The stock market has set all-time highs this

The stock market has set all-time highs this year, leading some people to believe they can?t lose. Above, trader John Panin works on the floor of the New York Stock Exchange on Monday, June 22, 2015. Credit: AP / Richard Drew

In March 2009, the reeling stock market bottomed out at its lowest point in 12 years. Among those who suffered the most were older adults, who saw nest eggs crumble and financial security vanish. Some sold their shares at or near the bottom and swore off ever investing in stocks again.

The market recovered and set all-time highs this year, with the tech-heavy Nasdaq increasing fourfold and the Dow Jones average almost tripling since 2009. Skyrocketing stocks are causing many who have been out of the market, or have never invested at all, to believe stocks are now a can't-lose bet.

"There's a bit of a complacency, and I think people are taking on much more risk than they realize," says Scott Hanson of Hanson McClain Advisors, a Sacramento, California-based investment firm. "As stocks go higher and higher without any pullback, there's a greater risk in them."

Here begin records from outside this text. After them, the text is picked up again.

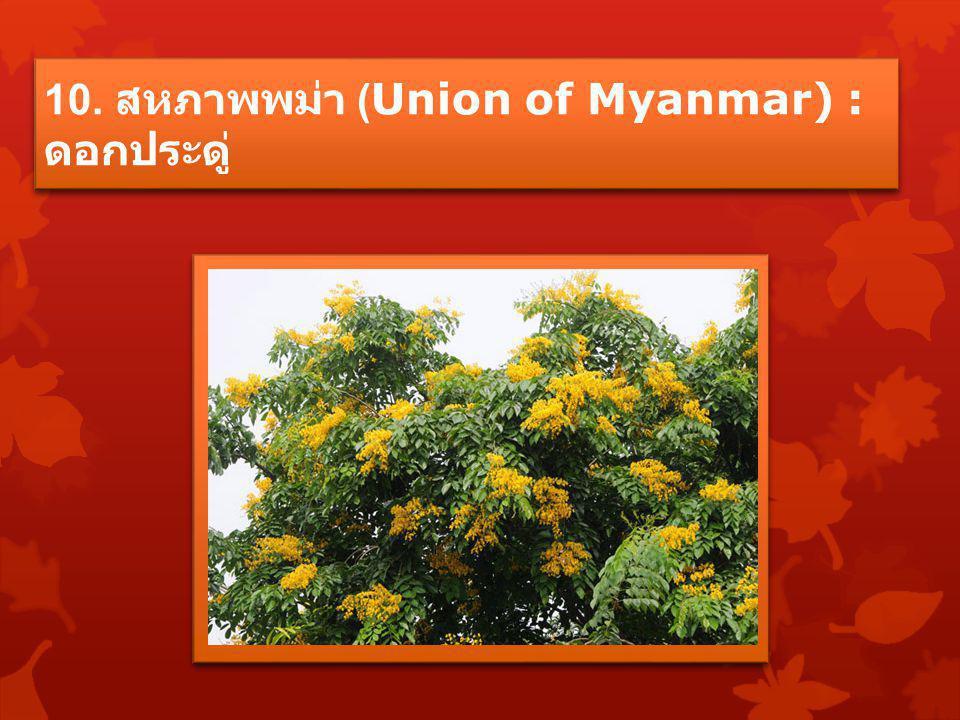 10. สหภาพพม่า (Union of Myanmar) : ดอกประดู่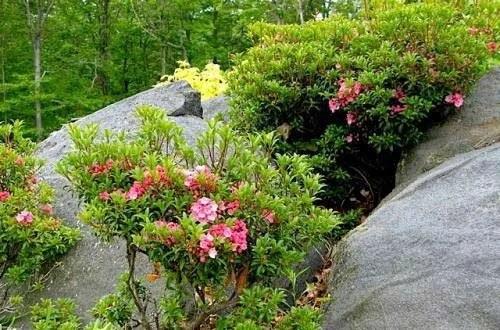 растения на альпийской горке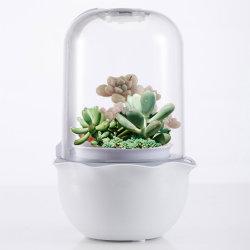 지능적인 Succulents에 의하여 통합된 옥수수 속 LED는 빛을 증가한다
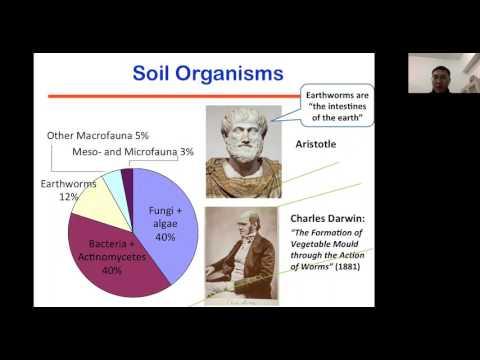 Lecture 6: Earthworm-enhanced Remediation of Soil with Organic Contaminants (Ji/Nanjing)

Hanson, who has hosted a radio show in Sacramento for 20 years, is struck by similarities of callers today to those who called shortly before the dot-com debacle of the late 1990s and the real estate meltdown that caused the devastating 2007-2009 recession. "In the '90s, you'd have people planning for retirement and they were loaded up on tech stocks," he says. "And then the tech bubble burst and it was all real estate."

Many small investors make the mistake of believing hot stocks will only get hotter and buy at the top. "When prices go up, they think there's less risk and they want to buy more of whatever's going up, and it's really just the opposite of what people should be doing." Hanson says. "If you're retired and you haven't had a lot of investing experience, now's probably not the time to be diving in with both feet."

Similarly, Hanson says, small investors often buy mutual funds that have a concentration of stocks in hot sectors and have performed well over the past year or so. Many of these funds are actively managed and charge a fee. Hanson notes that so-called index funds, which are simply tied to stock averages such as the Nasdaq or Dow, have outperformed most sector-specific mutual funds over time. And as for trying to pick stocks yourself, the results may be even worse.

"Actively managed mutual funds, with all those educated, smart people doing nothing but managing that money, can't outperform the index," he says. "How is someone from their bedroom on Long Island going to be able to outperform the index?"